On other notes, I have gained control over certain aspects of my personality that lacked discipline I lacked at the time. The main thing responsible for lower grades came down to being the fact that I was late to class a lot. I can’t tell you how many end-of-semester discussions I’ve sat down for discussions and been told I deserved a much higher grade, but hands were tied by institutional guidelines. Since then I’ve worked 2 years of full-time hours, and sought medical attention for what turned out to be a somewhat sleep disorder that have regulated this problem almost completely.
Admittedly there were other contributing factors.

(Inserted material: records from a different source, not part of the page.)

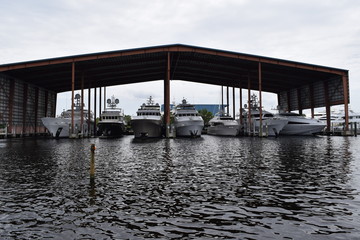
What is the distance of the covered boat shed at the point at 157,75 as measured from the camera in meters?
40.6

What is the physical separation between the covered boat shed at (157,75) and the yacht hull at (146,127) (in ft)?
7.41

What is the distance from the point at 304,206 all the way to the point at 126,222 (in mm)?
4647

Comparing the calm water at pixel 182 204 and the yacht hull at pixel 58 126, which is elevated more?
the yacht hull at pixel 58 126

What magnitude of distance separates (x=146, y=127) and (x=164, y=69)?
14.5 m

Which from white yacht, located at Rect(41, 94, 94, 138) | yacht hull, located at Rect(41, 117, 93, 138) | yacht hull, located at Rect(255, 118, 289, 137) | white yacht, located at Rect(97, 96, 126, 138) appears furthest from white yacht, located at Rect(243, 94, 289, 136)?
yacht hull, located at Rect(41, 117, 93, 138)

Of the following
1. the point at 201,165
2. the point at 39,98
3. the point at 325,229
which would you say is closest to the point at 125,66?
the point at 39,98

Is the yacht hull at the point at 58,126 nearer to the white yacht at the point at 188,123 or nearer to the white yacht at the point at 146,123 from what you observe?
the white yacht at the point at 146,123

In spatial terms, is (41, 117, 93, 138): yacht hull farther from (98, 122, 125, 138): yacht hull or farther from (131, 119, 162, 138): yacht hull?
(131, 119, 162, 138): yacht hull

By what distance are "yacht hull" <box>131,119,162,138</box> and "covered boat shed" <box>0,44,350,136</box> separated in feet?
7.41

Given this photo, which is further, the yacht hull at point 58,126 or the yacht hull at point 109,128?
the yacht hull at point 109,128

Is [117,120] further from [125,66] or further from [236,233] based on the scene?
[236,233]

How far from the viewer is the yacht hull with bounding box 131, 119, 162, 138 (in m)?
40.6

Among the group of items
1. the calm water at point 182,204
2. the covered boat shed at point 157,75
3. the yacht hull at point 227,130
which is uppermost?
the covered boat shed at point 157,75

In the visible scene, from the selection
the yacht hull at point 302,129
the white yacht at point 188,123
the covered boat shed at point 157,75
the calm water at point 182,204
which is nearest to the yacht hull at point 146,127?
the covered boat shed at point 157,75
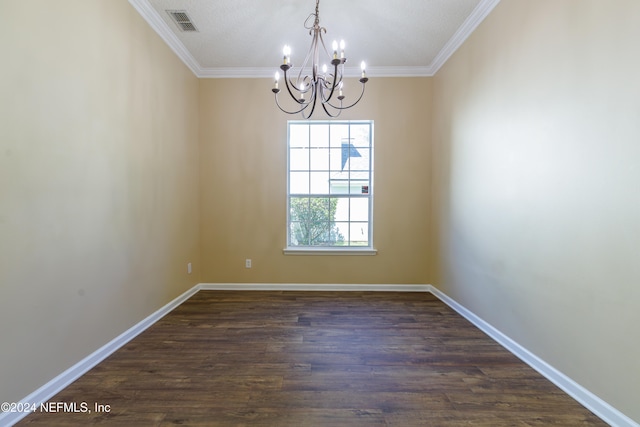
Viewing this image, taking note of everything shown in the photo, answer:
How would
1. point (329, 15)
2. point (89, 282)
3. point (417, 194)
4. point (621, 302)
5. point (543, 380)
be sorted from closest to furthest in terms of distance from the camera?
point (621, 302), point (543, 380), point (89, 282), point (329, 15), point (417, 194)

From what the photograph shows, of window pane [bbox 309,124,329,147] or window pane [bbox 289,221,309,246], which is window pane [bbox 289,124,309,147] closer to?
window pane [bbox 309,124,329,147]

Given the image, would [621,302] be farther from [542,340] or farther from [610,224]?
[542,340]

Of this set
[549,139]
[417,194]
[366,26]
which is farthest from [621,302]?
[366,26]

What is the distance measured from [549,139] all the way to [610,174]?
0.47 metres

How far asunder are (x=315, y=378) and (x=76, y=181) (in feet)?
6.79

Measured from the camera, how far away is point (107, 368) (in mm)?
1885

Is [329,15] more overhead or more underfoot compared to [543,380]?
more overhead

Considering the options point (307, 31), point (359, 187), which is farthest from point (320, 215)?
point (307, 31)

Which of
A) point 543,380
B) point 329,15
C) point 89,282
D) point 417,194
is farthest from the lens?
point 417,194

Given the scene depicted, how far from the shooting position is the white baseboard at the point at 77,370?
55.7 inches

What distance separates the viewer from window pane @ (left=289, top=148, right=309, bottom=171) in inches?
147

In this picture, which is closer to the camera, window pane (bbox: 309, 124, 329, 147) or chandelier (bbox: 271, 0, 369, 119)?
chandelier (bbox: 271, 0, 369, 119)

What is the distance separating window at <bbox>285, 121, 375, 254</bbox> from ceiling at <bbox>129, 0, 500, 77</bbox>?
2.69 ft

I allowed extracurricular efforts such as starting an arts collective and working for arts organizations, and a general devotion to self-education outside coursework I should have prioritized too much of my attention. Though this resulted in a level of professional sucess since graduating atypical in comparison to others in a struggling creative creative community, it is certainly a hurdle for pursuit of graduate study, something I want to oursue above all else.
I did however manage to be consistenly self-motivated towards realizing a level of ambition, which has become a personal means to overcome mitigating circumstances throughout my life. I have managed to suceed despite factors that constantly weighed upon me, such as managing a degenerative eye disease that affects my visual practices at all times, and family issues that demanded my attention. The fact that I lack the high academic standing certain apllicants doesn’t hinder me but only motivates me to try harder. I have no doubts about my ability to perform to UCSD’s notoriously high expectations. I hope you will consider me as a candidate for your program in regard to other ways sucess can be measured, and believe when I say academic performance will be my highest priority at UCSD.

I feel as though San Diego has chosen to call me back through a profoundly serindipodous alignment of factors. I want nothing more than to answer this call by joining what I view as the MFA program most suited to my interests. Others might suffice, but fall quite short in terms of the experience you offer. To say “I look forward to hearing from you” would tragically understate how much I truly desire this opportunity. Thank you for your consideration.